Après avoir travaillé dans les Ateliers Nationaux et exercé de petits travaux OSIRIS devint un magnat des finances évoluant d’abord avec la Banque Mirès puis fonda sa Banque. Il fit appel aux Tivoly et c’est ainsi que les 4 frères Tivoly quittèrent Bordeaux et s’établirent à Paris dans les années 1850. Mon trisaïeul Edouard Aaron fut engagé en tant que Secrétaire particulier d’OSIRIS : On se retrouvait entre Bordelais. Le plus jeune des frères Tivoly Eugène Benjamin épousa même une IFFLA. Esther Ida.
Les quatre frères Tivoly s’enrichirent rapidement, et la tradition familiale qui m’a été rapportée indique que tout ce petit monde Séfarade «était joueur, gagnait beaucoup d’argent en spéculant et menait grand train avec une villa à Auteuil qui servait à recevoir « les demies-mondaines prisées de l’époque ». Mais cette vie de munificence était dominée par le plus grand des spéculateurs : OSIRIS d’où sa fortune colossale dont on n’a jamais pu déterminer l’origine – Il est vrai qu’à l’époque les règles boursières devaient être très souples quoique à n’envier en rien celles qui de nos jours, très compliquées, permirent aux Subprime de prospérer et à entrainer le monde vers le chaos.
Les frères Tivoly se retirèrent assez jeunes des affaires et vécurent largement de leurs rentes. J’ai toujours entendu dire autour de moi que le jeu et la spéculation boursière avait été un levier important de la réussite de ces Séfarades Bordelais.

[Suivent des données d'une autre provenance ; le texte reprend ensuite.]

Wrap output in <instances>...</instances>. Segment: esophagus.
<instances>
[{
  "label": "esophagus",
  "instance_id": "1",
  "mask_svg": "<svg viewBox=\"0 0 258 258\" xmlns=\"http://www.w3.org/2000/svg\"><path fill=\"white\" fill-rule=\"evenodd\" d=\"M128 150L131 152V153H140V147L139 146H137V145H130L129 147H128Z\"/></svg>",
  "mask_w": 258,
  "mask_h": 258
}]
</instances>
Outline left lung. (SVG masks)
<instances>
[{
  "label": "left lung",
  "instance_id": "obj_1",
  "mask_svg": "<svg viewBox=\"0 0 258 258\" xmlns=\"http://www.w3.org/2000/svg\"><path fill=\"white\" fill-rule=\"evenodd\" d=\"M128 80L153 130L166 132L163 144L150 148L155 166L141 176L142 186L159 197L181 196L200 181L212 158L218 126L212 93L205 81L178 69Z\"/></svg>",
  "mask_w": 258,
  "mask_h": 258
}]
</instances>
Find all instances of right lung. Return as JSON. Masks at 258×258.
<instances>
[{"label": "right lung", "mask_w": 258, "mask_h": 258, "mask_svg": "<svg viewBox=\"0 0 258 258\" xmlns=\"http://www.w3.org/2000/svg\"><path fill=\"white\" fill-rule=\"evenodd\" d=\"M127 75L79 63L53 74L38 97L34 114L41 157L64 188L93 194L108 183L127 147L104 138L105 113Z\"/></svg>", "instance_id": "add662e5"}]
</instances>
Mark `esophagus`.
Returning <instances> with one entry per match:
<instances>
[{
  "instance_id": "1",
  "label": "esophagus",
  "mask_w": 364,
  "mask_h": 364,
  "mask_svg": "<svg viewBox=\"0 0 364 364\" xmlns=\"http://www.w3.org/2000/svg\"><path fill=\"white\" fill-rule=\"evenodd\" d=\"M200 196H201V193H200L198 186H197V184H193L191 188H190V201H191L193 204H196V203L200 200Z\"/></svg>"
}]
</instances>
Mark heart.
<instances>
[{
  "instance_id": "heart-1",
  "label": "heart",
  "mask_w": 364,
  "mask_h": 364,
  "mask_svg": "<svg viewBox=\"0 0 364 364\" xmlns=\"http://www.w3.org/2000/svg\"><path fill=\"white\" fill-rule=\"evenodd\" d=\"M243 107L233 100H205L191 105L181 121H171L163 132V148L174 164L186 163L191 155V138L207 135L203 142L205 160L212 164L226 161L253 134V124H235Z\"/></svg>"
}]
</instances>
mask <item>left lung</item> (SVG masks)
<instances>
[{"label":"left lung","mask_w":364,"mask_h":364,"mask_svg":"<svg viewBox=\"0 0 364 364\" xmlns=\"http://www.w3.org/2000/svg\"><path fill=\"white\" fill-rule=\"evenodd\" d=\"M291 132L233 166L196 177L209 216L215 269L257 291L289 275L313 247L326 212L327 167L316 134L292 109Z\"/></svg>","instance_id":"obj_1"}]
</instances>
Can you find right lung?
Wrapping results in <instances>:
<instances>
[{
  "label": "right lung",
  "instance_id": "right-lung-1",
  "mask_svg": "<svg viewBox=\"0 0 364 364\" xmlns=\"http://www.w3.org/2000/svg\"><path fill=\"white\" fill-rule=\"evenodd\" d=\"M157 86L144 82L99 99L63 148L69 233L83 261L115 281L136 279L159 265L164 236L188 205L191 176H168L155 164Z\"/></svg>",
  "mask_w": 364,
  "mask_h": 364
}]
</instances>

Le Financier Mirès, lui-même mécène à ses heures fut poursuivi et dut quitter la France pendant quelques années à la suite de quelques opérations malencontreuses.
OSIRIS fut sans doute le plus habile de tous et nul n’a jamais su comment il avait amassé une si grande fortune, qu’il distribua généreusement il faut bien le souligner.
J’ai toujours entendu dire autour de moi que le « clan Bordelais » menait grand train et jouait beaucoup.
Cette passion du jeu je peux l’illustrer par la vie extravagante de mon bisaïeul Alfred Benjamin Tivoly, fils d’Edouard Aaron, bookmaker de profession. Il ne vécut que du jeu.
Mon grand-père m’expliquait que dans les semaines de « veine » on venait le chercher au collège où il était pensionnaire, en calèche avec cocher et domestique, mais les semaines « sans » son père venait le chercher à pied.
Pendant des années je croyais être seul en France à célébrer la mémoire d’OSIRIS, et à me recueillir une à deux fois par an, souvent avec mes fils sur son caveau. OSIRIS le plus grand donateur du 19ème siècle était tombé dans les limbes de l’oubli et de l’ingratitude : donation de 35 millions de Francs-or à l’Institut Pasteur (soit plus d’un milliard d’Euros), achat de la Malmaison, (ancienne résidence de Joséphine de Beauharnais), relèvement de la Malmaison de ses ruines, puis donation à l’Etat Français, constructions et financement de nombreuses synagogues, statues, en France, en Europe et en Afrique. Achat d’un domaine en Sauternes 1er grand crû classé « le Château la Tour Blanche, » dont il fit don à une école d’œnologie .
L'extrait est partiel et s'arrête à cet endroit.